8th of 7, Jul 16 2015
  

       [CraigD], did you not see the part about using longer bats or golf clubs?
Vernon, Jul 16 2015
  

       [Vernon], I saw your speculation about using extra-long clubs, but didn’t pursue it, because I think “long drive” and “longest club” golf enthusiasts and competitors have shown that extra-long clubs don’t perform much better, or even as well, as ordinary-length ones. EG: the longest certified golf drive, 471 m in 1974 by pro golfer Mike Austin, used a 1.10 m club, shorter than most present day drivers, while the club holding the Guinness record for length, 6.24 m managed only a 60 m drive.   

       Since this idea assumes the folk involved are freak’n space engineers, I imagine they wouldn’t have trouble cobbling together something that could throw a ball well over the needed 198 m/s. Hobbyists on Earth have thrown them from air cannons at 600 m/s   

       For low-mass, large-area bodies like golf balls, speed falls fast due to air friction, so for the “hovering” effect to be impressive, you’d need to either have no air, as I imagined, or use a lower-area projectile, such as an arrow. I like the airless approach, because the effect could last a long, long time… perhaps minutes, perhaps days.   

       For it to be an athletic sport, though, I think the projectile speed has to be kept in the realm of 100 m/s.   

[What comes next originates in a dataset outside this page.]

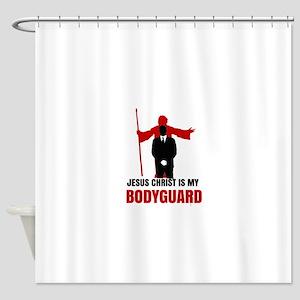 JCMYBG Shower Curtain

       The speed equation is v = sqrt(a r) where a is the centripetal acceleration and r the radius, so rather than reducing a, you could reduce r. A downsized O’Neil cylinder of only 1333 m diameter would have the same v=~81 as the 1/6th g full-size, 8000 m one.
CraigD, Jul 17 2015
  

       [CraigD], OK, thank you. I note that if we really wanted 1/6 G, we could simply spin the cylinder more slowly. probably 6 & 2/3 times per hour.
Vernon, Jul 17 2015
  

       Or just have the "Hover driving range" as a shelf part way "up" the end of the cylinder. All you need is a small platform for teeing off and a net behind you for protection from perfect drives.   

       You could have one shelf on the outside for zero resistance drives. Make the balls out of something that will evaporate completely to avoid adding to the space junk problem.   

       On the inside, would it be possible to hit a ball with an upward trajectory such that as it is slowed by air resistance it comes to a stop at the axis of rotation? Of course that is not a stable position, so it would come back down eventually, but there could be competitions to see who can hit a ball that stays "up" the longest. Then you just need to carefully track the balls and deploy drones with nets to catch them before they hit someone.